Teks Kutipan ::
Translate

10 Sep 2015

Cinta yang menyesatkan


Cinta yang menyesatkan

"mengapa kau bersedih kawanku?"
tanya seorang gadis kepada sahabatnya....

........
hati wanita memang rapuh
namun lembut seperti sutra
ketika ia di sakiti ia menangis

"ia berpaling kepada yang lain..."
jawab sang gadis kepada sahabatnya
pilu

.......
bukankah cinta itu adalah kesetiaan
ketika kesetiaan itu diperjual belikan
masikah ada cinta sesungguhnya08567589607

sementara itu di sisi lain dari dunia mereka
seorang pria berteriak di tepi pantai

BUKANKAH SEMUA TELAH KUBERIKAN PADAMU....
HANYA UNTUKMU....
KARENAMU....

......
ia juga menangis
terpuruk dalam kesendirian ditengah keramaiannya dunia
ia membuang selembar kertas putih

tertulis:
turut mengundang pernikahan ......

(dari sang terkasih)



.......
itukah cinta....?
yang hadir sangatlah indah
ketika pergi dapat menyakitkan?

Informasi yang Ditampilkan ::
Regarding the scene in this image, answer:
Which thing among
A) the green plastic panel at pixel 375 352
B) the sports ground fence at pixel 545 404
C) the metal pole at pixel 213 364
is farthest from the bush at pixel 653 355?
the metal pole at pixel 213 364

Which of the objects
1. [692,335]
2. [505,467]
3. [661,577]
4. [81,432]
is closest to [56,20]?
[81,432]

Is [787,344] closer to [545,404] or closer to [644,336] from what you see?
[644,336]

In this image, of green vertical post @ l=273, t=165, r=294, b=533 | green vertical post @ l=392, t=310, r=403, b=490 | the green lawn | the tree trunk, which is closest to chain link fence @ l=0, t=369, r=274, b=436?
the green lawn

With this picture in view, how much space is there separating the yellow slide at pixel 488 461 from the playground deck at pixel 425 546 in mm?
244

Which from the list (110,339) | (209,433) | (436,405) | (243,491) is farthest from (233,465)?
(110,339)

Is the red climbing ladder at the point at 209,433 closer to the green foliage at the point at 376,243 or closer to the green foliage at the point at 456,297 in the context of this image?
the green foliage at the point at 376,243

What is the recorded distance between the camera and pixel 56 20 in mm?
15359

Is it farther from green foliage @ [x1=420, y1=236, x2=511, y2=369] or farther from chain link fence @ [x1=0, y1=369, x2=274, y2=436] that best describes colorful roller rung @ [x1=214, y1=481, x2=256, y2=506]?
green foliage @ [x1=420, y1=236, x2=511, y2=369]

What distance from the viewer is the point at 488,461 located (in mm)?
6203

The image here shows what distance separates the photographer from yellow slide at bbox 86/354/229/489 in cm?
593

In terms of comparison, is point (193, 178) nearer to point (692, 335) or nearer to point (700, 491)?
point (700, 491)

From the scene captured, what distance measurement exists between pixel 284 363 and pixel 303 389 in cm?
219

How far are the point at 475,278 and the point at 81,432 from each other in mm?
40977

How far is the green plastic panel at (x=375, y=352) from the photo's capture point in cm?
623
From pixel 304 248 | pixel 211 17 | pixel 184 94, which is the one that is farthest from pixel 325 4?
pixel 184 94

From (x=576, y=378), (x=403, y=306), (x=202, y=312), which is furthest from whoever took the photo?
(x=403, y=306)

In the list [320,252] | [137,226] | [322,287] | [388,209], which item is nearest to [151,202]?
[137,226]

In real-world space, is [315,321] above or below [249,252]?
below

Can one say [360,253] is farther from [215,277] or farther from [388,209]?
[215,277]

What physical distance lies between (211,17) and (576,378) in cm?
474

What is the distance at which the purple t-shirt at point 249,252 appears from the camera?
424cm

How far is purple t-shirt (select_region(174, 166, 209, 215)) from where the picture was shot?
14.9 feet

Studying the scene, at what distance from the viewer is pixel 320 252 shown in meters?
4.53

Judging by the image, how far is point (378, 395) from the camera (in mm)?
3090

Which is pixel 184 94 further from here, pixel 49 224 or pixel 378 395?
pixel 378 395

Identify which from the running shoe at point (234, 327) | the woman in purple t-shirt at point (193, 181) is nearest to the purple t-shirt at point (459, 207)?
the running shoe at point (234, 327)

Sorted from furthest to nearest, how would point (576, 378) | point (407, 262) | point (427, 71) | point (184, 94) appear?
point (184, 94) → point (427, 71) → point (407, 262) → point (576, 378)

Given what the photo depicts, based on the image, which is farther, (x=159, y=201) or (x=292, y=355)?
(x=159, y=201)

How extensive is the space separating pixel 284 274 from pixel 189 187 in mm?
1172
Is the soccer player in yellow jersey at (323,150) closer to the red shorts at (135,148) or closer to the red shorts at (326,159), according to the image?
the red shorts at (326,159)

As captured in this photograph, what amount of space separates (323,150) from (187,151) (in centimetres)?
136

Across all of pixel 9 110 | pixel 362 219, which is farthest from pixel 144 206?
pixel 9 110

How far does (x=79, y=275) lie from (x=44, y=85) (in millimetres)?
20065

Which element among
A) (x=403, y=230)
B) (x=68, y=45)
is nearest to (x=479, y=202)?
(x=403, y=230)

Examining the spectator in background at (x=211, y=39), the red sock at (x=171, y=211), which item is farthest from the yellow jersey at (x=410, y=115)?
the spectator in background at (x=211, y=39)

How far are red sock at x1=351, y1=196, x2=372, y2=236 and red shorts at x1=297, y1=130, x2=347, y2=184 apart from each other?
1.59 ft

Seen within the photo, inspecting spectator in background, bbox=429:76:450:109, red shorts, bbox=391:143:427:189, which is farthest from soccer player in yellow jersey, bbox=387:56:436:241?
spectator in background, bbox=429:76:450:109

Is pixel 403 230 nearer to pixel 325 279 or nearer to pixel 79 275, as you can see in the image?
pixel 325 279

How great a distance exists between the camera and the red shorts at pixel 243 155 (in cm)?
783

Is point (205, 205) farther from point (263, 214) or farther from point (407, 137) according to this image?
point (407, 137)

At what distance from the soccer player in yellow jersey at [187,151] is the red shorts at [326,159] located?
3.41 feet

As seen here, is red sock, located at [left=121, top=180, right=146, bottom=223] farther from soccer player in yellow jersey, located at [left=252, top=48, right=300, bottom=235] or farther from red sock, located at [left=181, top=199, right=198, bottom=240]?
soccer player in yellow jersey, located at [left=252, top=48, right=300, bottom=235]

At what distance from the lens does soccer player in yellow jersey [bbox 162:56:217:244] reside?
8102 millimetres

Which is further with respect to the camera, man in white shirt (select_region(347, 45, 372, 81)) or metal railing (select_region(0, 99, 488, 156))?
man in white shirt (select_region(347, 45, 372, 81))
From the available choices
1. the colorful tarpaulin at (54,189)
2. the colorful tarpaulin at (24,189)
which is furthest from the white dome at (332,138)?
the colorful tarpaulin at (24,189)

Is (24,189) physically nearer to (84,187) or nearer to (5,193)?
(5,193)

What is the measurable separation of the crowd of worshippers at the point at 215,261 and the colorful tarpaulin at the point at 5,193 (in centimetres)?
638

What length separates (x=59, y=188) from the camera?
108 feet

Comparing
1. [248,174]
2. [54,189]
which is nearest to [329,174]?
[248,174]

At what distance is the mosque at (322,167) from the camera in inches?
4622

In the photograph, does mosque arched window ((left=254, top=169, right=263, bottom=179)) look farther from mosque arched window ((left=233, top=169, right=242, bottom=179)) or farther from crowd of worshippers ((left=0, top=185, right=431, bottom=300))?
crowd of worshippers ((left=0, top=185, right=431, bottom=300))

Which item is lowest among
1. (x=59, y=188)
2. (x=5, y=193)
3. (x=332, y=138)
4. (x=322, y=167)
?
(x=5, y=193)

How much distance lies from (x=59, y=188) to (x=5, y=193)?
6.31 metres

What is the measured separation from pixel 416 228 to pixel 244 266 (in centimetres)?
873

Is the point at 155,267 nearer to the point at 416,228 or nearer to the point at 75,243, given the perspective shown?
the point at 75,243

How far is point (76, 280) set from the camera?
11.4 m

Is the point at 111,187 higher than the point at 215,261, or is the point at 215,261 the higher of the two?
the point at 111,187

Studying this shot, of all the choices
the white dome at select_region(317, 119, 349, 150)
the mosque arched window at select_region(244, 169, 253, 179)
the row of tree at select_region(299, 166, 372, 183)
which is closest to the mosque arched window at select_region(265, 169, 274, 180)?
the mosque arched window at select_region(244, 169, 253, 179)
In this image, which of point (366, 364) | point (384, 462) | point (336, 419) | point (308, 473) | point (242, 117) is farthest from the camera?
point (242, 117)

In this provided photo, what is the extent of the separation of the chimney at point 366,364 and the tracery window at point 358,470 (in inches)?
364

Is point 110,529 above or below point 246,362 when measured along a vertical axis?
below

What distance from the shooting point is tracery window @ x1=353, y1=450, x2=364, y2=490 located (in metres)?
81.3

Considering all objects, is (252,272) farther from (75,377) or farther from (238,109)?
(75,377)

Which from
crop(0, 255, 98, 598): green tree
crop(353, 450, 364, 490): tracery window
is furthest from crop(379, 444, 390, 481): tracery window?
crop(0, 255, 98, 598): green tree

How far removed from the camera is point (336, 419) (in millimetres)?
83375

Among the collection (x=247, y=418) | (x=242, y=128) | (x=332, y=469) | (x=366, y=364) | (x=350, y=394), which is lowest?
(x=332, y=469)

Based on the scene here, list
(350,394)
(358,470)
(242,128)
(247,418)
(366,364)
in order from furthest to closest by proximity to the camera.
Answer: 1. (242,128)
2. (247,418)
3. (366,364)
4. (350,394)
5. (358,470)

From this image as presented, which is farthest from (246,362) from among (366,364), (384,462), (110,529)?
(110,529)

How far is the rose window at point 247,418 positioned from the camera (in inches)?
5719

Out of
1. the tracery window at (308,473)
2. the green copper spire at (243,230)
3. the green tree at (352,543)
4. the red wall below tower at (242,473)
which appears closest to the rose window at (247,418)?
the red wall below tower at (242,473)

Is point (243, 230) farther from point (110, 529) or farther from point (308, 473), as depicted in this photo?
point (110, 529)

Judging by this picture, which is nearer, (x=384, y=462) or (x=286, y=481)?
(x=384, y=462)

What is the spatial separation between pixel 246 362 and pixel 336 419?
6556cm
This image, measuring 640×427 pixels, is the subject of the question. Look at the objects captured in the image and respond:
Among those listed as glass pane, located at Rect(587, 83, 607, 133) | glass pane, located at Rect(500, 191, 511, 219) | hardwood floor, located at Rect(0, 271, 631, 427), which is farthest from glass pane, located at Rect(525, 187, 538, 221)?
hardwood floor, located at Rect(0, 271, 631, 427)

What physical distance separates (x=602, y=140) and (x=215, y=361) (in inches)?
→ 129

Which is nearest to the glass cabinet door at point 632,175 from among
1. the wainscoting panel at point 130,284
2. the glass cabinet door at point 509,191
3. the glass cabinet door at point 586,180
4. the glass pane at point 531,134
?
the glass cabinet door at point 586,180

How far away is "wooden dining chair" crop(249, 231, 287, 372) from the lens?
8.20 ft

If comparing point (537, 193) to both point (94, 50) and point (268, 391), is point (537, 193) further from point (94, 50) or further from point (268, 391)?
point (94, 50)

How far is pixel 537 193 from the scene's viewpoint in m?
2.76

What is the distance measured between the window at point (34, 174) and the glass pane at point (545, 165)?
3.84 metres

Tugas Pengerjaan ::
a) Tuliskan kembali bagian puisi tentang cinta yang menyesatkan, dari "HANYA UNTUKMU...." sampai "(dari sang terkasih)", tanpa mengubah satu kata pun.
b) Tolong lanjutkan puisi tentang cinta yang menyesatkan itu, mulai setelah baris terakhirnya.

Kunci Jawaban ::
a)
HANYA UNTUKMU....
KARENAMU....

......
ia juga menangis
terpuruk dalam kesendirian ditengah keramaiannya dunia
ia membuang selembar kertas putih

tertulis:
turut mengundang pernikahan ......

(dari sang terkasih)

b)
bukankah Allah menanugrahkan cinta kedalam hati manusia
sebagai sesuatu yang indah,
dan menentramkan hati,
dan bukan sesuatu
yang menyebabkan manusia tenggelam
kedalam lautan yang tidak bertepi

atau mungkinkah kegundahan hati itu
bagian dari adzabnya?
atau bagian dari petunjuknya,
agar kita tahu arti cinta sejati sesungguhnya

bukankah manusia di ciptakan hanya memiliki satu hati.
satu hati untuk di jaga.
satu hati untuk di cintai
dan satu hati untuk mencintai

bila hati tersebut telah kau berikan kepada sang pangeran
atau si putri yang cantik jelita
lalu di hati yang manakah cinta pada Rabnya di letakan
bukankah manusia hanya punya satu hati

sungguh....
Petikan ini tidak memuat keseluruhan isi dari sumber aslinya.